Supplied information below:
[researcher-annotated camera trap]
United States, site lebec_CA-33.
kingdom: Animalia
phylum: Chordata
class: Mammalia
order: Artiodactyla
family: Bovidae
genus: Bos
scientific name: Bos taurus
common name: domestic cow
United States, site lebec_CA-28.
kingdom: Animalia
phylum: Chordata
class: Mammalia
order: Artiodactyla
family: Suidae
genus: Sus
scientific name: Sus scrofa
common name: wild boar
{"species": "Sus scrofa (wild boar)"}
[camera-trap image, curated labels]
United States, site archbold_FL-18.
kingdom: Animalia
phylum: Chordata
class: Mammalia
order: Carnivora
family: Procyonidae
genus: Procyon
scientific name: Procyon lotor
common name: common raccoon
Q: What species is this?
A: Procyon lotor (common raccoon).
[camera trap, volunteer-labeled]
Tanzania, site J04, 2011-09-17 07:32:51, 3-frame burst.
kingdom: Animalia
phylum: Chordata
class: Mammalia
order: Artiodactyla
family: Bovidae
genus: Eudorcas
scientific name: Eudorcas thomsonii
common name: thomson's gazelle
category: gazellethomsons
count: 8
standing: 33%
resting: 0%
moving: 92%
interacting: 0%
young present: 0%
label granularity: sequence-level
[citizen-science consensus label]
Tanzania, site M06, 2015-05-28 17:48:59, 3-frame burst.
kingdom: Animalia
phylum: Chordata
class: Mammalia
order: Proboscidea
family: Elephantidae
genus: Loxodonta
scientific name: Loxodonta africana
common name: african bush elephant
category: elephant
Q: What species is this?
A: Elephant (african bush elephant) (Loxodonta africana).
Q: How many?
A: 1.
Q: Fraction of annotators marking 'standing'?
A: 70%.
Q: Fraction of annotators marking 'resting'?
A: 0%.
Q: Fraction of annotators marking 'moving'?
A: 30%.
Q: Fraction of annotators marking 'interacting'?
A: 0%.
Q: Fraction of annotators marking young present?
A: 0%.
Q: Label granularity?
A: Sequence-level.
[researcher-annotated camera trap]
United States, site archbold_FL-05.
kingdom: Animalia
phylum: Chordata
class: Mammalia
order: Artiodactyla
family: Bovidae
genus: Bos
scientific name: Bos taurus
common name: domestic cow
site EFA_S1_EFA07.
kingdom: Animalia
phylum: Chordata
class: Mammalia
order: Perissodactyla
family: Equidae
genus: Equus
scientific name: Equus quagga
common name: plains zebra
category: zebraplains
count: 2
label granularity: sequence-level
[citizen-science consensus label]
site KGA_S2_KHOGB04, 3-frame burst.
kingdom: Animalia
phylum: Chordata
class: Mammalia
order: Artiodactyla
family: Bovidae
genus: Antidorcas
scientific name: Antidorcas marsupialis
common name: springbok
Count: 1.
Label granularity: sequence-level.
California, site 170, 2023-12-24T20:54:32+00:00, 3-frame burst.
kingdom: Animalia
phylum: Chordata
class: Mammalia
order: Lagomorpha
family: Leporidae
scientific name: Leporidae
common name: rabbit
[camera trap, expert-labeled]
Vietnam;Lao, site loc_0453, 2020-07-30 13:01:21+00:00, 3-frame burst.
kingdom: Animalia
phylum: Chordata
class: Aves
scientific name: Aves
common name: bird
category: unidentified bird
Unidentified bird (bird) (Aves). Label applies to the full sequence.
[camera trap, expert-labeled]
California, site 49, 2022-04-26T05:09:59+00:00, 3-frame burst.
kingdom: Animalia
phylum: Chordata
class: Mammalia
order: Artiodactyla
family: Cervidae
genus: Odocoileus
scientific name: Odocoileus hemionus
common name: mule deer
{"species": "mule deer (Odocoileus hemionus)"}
End of Supplied information.
From the line holding "common name: african bush elephant" to the line holding "common name: bird", inclusive, restate each line above exactly as written.

common name: african bush elephant
category: elephant
Q: What species is this?
A: Elephant (african bush elephant) (Loxodonta africana).
Q: How many?
A: 1.
Q: Fraction of annotators marking 'standing'?
A: 70%.
Q: Fraction of annotators marking 'resting'?
A: 0%.
Q: Fraction of annotators marking 'moving'?
A: 30%.
Q: Fraction of annotators marking 'interacting'?
A: 0%.
Q: Fraction of annotators marking young present?
A: 0%.
Q: Label granularity?
A: Sequence-level.
[researcher-annotated camera trap]
United States, site archbold_FL-05.
kingdom: Animalia
phylum: Chordata
class: Mammalia
order: Artiodactyla
family: Bovidae
genus: Bos
scientific name: Bos taurus
common name: domestic cow
site EFA_S1_EFA07.
kingdom: Animalia
phylum: Chordata
class: Mammalia
order: Perissodactyla
family: Equidae
genus: Equus
scientific name: Equus quagga
common name: plains zebra
category: zebraplains
count: 2
label granularity: sequence-level
[citizen-science consensus label]
site KGA_S2_KHOGB04, 3-frame burst.
kingdom: Animalia
phylum: Chordata
class: Mammalia
order: Artiodactyla
family: Bovidae
genus: Antidorcas
scientific name: Antidorcas marsupialis
common name: springbok
Count: 1.
Label granularity: sequence-level.
California, site 170, 2023-12-24T20:54:32+00:00, 3-frame burst.
kingdom: Animalia
phylum: Chordata
class: Mammalia
order: Lagomorpha
family: Leporidae
scientific name: Leporidae
common name: rabbit
[camera trap, expert-labeled]
Vietnam;Lao, site loc_0453, 2020-07-30 13:01:21+00:00, 3-frame burst.
kingdom: Animalia
phylum: Chordata
class: Aves
scientific name: Aves
common name: bird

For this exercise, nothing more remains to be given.